## begin Document extract

No one knows where she comes from, and therefore they believe the worst. They are the sort of people who generally do believe the worst and do not balk at expressing it aloud. Trollope brought this aristocratic family back again in The Small House at Allington and The Last Chronicle. Like many authors, he was captivated by his own minor portraits and unable to resist re-encountering them, their conversation and their manners.

‘A great deal of Mr Trollope’s popularity is perhaps attributable to the care he has generally taken to fill his stories with nice people,’ wrote one reviewer in 1865. The de Courcys are not nice. Some of the utterances of the Countess probably shock us today more than they shocked contemporary readers. ‘Is it not a waste of time?’ she says briskly of Frank’s proposal to complete his education at Cambridge, and, of his matrimonial prospects, ‘Frank must marry money. I hope he will understand this early… When a man thoroughly understands this, when he knows what his circumstances require, why, the matter becomes easy to him.’ To be fair to the Countess, she has had a terrible time of it at home. She ‘thought over in her mind injuries of a much graver description than her sister-in-law had ever suffered’. Later on, in The Small House at Allington, her eldest son describes the likelihood of her husband’s murdering her.

## end Document extract
## begin Dataset content

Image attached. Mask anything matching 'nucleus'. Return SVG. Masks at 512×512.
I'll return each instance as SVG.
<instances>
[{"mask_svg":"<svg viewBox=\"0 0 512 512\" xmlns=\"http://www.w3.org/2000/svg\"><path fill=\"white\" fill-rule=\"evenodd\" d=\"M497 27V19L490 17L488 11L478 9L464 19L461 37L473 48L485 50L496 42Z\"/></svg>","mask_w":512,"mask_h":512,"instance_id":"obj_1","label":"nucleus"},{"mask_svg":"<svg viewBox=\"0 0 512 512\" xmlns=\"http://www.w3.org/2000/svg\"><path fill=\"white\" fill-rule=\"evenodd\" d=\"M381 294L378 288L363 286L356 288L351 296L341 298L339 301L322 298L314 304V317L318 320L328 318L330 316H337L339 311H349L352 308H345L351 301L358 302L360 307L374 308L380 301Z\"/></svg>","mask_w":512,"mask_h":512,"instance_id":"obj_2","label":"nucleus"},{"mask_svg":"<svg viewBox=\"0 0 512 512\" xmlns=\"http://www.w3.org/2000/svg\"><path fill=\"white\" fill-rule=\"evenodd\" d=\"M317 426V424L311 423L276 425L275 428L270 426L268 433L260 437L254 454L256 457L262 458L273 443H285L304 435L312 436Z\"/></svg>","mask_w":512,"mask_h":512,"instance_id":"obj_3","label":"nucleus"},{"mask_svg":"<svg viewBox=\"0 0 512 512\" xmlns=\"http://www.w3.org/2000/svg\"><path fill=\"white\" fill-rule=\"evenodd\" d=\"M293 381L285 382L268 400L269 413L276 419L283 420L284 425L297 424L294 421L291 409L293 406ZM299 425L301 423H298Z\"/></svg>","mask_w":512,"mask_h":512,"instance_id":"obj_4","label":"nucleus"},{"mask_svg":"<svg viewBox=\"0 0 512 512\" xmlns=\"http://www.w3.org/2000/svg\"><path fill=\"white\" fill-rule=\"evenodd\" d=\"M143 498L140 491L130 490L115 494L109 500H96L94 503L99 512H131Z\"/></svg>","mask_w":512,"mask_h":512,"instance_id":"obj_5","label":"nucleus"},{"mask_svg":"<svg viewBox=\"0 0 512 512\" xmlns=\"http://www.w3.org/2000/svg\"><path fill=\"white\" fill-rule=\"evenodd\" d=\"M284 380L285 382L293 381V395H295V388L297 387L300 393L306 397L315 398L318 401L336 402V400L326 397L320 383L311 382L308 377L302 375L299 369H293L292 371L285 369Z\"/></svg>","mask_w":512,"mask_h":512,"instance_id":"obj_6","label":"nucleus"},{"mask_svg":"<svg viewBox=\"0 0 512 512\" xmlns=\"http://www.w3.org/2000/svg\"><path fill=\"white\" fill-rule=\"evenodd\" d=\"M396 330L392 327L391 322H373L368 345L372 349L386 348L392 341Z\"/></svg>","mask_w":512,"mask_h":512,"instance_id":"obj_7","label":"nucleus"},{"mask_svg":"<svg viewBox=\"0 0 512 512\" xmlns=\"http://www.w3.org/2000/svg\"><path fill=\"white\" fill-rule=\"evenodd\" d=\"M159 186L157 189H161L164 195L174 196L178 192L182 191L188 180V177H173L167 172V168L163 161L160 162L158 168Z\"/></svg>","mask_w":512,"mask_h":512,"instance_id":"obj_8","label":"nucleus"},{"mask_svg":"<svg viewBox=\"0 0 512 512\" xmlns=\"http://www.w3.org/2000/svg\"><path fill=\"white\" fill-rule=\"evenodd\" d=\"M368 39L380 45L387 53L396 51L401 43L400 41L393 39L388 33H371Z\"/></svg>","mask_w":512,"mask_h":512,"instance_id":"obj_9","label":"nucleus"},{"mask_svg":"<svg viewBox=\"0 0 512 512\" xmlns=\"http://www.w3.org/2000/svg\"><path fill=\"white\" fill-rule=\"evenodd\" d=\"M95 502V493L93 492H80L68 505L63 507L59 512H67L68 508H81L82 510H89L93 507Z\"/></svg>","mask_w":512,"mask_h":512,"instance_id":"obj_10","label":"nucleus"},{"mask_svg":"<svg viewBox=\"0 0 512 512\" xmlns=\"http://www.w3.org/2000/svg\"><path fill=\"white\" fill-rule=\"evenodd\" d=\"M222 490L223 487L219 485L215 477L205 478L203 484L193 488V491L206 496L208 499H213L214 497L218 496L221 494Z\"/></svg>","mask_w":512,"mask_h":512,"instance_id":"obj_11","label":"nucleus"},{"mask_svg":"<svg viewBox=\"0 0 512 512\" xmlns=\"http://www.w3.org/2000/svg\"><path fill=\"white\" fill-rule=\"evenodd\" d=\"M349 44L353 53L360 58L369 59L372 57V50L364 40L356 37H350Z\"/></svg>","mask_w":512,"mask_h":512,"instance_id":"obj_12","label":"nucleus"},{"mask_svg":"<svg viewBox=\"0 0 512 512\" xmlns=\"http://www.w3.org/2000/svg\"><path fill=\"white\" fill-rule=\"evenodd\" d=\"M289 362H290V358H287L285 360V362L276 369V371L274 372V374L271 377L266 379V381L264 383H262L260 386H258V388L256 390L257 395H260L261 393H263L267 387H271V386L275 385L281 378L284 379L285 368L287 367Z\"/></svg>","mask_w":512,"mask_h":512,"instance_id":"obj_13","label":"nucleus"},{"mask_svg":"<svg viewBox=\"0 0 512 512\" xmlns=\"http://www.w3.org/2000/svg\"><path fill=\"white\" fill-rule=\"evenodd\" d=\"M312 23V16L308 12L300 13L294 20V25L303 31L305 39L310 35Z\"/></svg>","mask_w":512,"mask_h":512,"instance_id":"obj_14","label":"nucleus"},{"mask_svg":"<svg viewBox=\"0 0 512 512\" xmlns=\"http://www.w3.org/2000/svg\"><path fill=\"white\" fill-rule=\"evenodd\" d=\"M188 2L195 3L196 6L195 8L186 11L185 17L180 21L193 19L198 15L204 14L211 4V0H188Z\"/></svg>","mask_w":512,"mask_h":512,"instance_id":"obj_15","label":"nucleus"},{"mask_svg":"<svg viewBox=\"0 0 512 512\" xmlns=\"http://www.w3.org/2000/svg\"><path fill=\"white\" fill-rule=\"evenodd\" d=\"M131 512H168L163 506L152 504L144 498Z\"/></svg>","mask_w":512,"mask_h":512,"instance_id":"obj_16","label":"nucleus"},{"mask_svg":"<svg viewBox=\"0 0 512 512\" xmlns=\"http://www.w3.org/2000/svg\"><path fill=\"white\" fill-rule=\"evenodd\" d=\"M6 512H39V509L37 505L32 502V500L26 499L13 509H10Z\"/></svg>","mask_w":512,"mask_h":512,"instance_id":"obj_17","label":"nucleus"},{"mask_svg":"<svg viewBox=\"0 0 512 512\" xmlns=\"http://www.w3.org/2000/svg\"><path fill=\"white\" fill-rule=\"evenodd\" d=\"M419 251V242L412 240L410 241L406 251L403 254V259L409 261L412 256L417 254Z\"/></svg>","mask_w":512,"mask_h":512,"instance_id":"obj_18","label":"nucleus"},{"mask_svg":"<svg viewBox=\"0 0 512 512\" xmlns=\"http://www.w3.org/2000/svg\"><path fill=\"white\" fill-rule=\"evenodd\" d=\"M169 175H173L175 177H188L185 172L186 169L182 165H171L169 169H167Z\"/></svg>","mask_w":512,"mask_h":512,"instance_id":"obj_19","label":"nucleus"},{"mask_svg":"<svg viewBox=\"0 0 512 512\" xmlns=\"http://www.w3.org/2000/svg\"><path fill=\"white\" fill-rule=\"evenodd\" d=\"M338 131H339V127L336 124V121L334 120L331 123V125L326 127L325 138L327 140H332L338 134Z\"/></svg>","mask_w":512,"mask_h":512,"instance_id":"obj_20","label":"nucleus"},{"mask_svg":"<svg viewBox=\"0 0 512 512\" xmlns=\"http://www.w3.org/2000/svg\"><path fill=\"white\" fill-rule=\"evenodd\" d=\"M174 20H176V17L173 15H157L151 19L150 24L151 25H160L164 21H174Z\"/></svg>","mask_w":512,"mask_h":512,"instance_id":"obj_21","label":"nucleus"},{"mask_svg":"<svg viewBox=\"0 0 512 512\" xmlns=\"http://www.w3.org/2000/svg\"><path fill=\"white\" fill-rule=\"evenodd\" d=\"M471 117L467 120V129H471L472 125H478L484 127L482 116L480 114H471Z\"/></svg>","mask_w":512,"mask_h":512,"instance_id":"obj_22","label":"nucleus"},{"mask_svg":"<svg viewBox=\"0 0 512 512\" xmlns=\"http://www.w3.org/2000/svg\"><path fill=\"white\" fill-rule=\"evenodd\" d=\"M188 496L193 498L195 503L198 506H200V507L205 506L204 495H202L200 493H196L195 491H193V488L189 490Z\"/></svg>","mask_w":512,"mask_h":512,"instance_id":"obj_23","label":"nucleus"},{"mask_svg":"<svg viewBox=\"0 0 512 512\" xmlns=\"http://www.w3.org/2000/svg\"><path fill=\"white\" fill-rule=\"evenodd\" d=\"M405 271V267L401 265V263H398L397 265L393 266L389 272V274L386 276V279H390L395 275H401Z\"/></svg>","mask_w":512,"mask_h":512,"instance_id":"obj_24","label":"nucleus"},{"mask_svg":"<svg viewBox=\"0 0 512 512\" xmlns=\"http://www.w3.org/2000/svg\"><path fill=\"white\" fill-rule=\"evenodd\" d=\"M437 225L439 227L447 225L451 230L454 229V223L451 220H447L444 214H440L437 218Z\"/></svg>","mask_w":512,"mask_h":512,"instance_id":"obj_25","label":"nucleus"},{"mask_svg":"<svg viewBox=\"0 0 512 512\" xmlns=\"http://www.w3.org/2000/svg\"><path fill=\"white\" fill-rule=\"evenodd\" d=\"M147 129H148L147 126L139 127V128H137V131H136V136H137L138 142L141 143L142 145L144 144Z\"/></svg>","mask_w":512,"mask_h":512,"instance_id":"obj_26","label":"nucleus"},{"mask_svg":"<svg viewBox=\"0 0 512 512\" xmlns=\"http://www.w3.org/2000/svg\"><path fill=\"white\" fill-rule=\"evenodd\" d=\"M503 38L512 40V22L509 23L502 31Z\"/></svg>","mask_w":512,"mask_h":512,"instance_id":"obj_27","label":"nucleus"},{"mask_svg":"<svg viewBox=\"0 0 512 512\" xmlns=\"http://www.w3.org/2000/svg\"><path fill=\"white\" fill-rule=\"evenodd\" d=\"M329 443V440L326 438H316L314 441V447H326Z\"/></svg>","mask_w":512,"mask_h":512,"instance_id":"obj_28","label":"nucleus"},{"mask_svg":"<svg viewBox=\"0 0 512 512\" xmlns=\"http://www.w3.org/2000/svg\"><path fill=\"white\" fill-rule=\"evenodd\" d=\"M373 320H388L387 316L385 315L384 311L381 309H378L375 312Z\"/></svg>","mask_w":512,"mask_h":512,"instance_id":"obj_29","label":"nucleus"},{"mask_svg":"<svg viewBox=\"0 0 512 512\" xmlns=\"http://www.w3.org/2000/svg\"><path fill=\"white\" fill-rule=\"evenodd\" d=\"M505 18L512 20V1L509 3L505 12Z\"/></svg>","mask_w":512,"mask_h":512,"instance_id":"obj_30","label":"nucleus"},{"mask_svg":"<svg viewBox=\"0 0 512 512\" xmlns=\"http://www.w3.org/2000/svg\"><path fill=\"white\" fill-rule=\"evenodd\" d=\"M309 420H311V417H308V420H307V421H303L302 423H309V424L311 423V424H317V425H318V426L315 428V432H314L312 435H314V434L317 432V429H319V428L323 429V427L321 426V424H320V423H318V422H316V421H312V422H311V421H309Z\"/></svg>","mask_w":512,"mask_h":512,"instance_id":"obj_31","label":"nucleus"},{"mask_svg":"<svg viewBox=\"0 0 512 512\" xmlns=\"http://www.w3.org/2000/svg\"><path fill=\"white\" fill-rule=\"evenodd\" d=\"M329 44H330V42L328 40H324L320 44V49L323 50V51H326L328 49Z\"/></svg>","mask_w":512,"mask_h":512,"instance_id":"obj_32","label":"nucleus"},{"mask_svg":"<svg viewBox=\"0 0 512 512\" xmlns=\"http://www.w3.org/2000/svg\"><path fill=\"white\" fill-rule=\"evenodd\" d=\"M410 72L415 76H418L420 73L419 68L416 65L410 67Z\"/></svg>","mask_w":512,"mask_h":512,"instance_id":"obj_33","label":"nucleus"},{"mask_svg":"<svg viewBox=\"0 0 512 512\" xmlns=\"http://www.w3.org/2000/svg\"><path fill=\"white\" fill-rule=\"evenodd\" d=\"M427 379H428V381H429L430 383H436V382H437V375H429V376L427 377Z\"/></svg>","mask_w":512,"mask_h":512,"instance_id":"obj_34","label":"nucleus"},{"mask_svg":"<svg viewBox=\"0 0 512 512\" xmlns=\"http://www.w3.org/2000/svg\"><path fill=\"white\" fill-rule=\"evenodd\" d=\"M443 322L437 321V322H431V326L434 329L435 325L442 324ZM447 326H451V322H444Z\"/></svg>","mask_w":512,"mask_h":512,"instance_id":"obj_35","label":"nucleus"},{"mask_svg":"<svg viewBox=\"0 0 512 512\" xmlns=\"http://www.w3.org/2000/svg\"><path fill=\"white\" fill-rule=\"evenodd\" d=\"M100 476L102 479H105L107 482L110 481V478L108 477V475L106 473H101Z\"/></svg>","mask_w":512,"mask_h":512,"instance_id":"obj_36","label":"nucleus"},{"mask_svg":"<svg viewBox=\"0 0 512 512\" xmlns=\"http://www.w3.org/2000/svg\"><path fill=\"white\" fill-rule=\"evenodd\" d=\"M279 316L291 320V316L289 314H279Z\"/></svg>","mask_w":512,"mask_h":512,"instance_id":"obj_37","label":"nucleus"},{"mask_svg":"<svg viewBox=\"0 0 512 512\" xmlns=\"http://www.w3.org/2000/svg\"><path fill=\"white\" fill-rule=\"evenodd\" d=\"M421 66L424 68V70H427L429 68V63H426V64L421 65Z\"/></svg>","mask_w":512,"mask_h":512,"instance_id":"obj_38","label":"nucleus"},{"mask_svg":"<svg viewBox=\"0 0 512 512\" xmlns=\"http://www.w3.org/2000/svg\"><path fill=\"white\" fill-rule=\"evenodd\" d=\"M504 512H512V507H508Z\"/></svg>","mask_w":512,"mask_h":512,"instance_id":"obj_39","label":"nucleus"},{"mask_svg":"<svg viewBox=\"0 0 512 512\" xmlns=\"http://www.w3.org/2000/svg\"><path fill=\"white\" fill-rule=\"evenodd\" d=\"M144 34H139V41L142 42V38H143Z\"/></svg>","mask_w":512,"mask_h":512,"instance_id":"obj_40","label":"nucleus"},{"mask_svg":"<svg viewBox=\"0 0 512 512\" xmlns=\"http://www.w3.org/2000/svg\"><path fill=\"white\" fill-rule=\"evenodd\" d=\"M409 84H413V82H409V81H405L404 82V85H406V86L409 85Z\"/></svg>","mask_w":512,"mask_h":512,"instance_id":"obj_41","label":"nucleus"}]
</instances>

## end Dataset content

--- What to produce ---
Copy the passage about Trollope's de Courcy family word for word, starting at "No one knows" and ending at "and their manners.".

--- Exercise response ---
No one knows where she comes from, and therefore they believe the worst. They are the sort of people who generally do believe the worst and do not balk at expressing it aloud. Trollope brought this aristocratic family back again in The Small House at Allington and The Last Chronicle. Like many authors, he was captivated by his own minor portraits and unable to resist re-encountering them, their conversation and their manners.